Exercise objective - Only the lines from the one with "王者荣耀惊喜宝藏即将上线 3个秘宝上架" through the end of the data below belong in the answer, restated word for word, pictures excluded.

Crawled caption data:
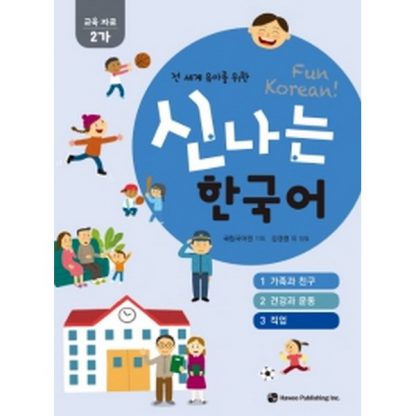 신나는 한국어 활동지 교육 자료 2가 - 전 세계 유아를 위한(스프링북)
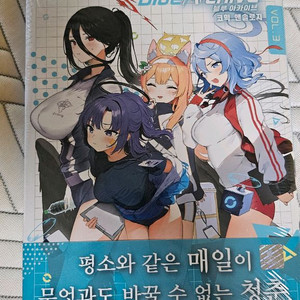 블루아카이브 코믹 앤솔로지 vol.3 초판 미개봉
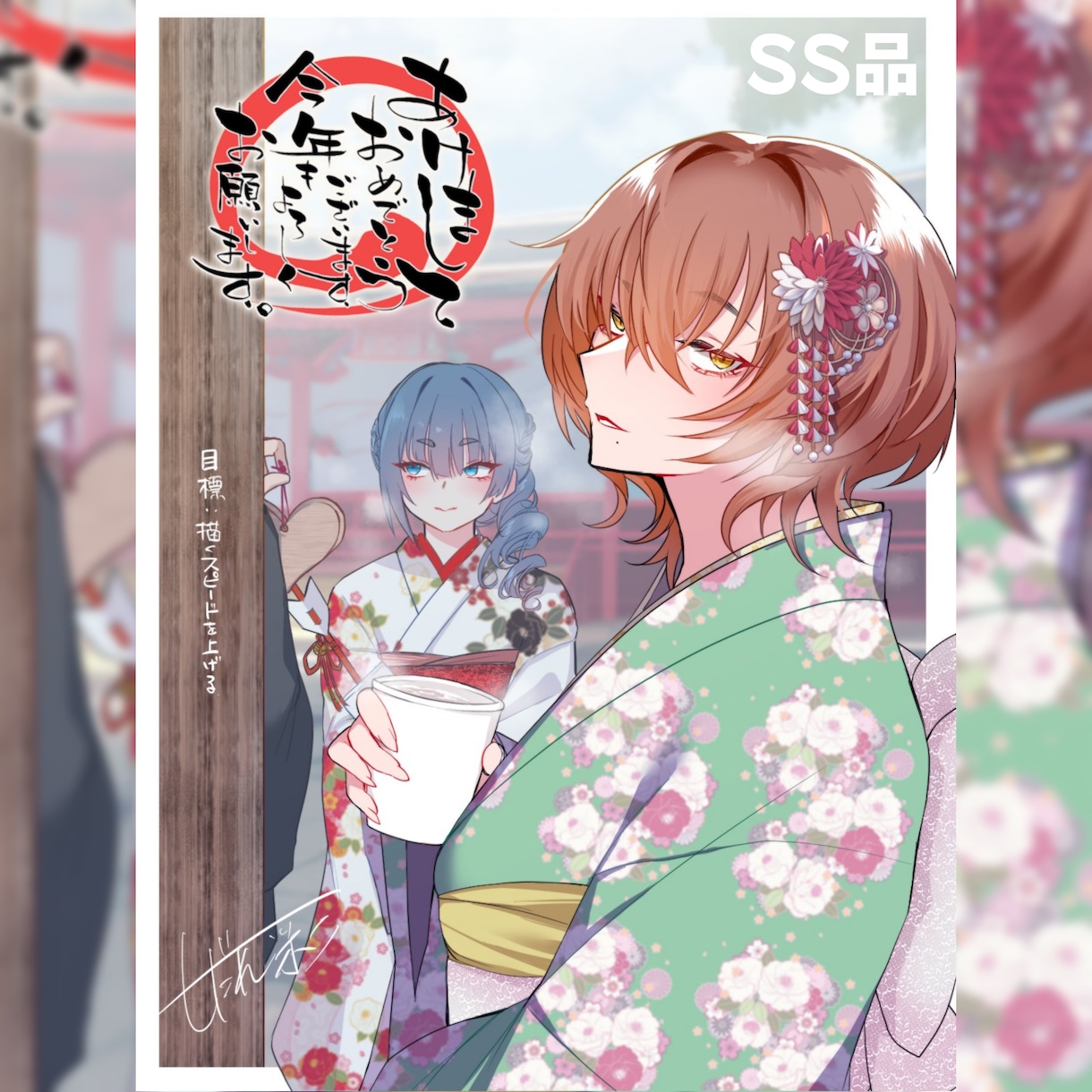 1枚絵を制作いたします 漫画家による短納期高クオリティ作品 イメージ2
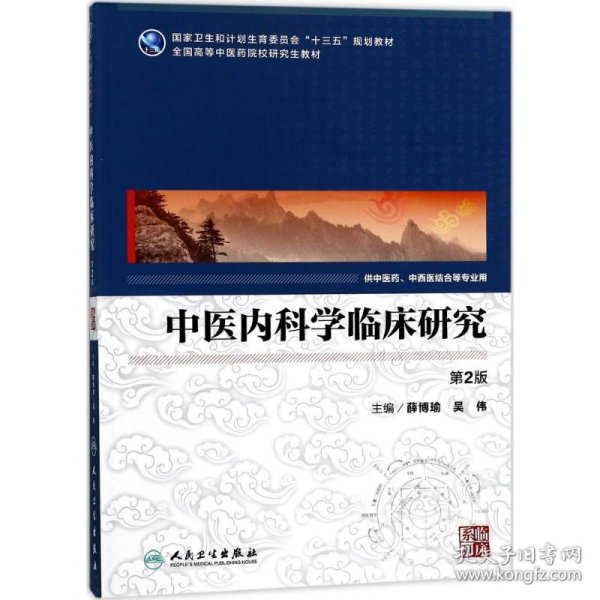 中医内科学临床研究（供中医药、中西医结合等专业用 第2版）/全国高等中医药院校研究生教材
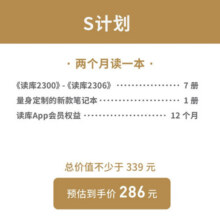 读库2025全年阅读计划 读库预订 读库app 有趣 有料 有种 非虚构 张立宪 老六 O计划：纯纯电子阅读180元 (券后省30)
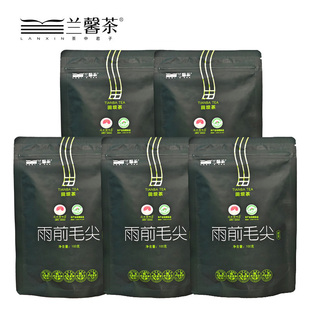 贵州兰馨茶田坝雨前毛尖100克*5袋大份量口粮茶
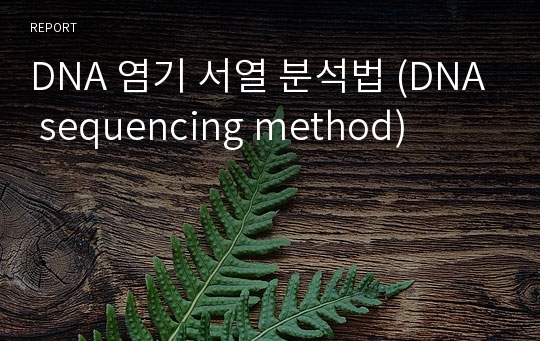 DNA 염기 서열 분석법 (DNA sequencing method)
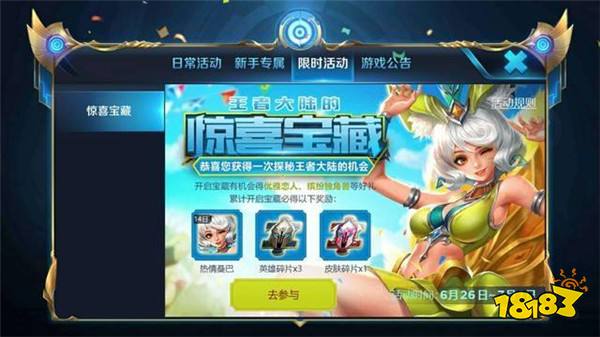 王者荣耀惊喜宝藏即将上线 3个秘宝上架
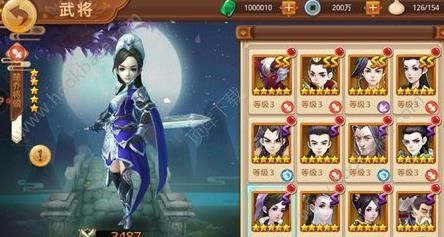 楚乔传手游楚乔角色怎么获得？楚乔角色获取方法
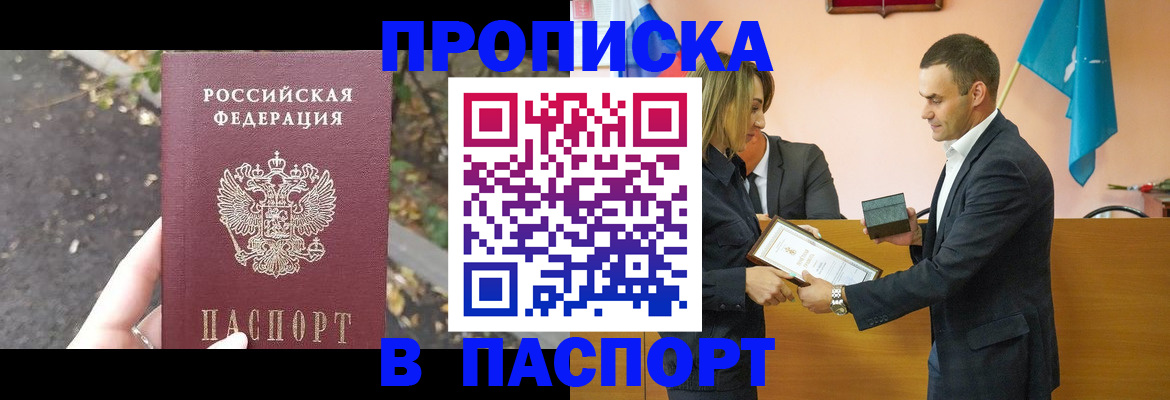 прописка в Чебоксарах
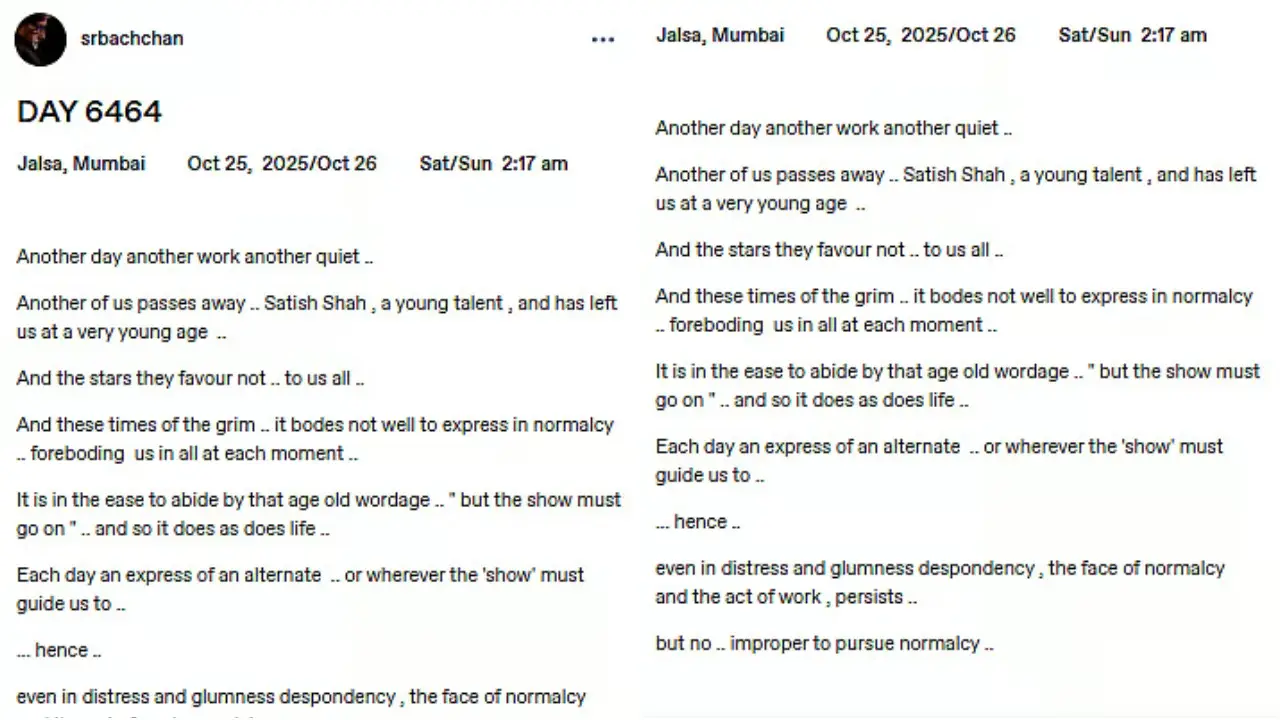 સતીશ શાહનું અવસાન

Written solution -
 王者荣耀惊喜宝藏即将上线 3个秘宝上架
 楚乔传手游楚乔角色怎么获得？楚乔角色获取方法
 прописка в Чебоксарах
 સતીશ શાહનું અવસાન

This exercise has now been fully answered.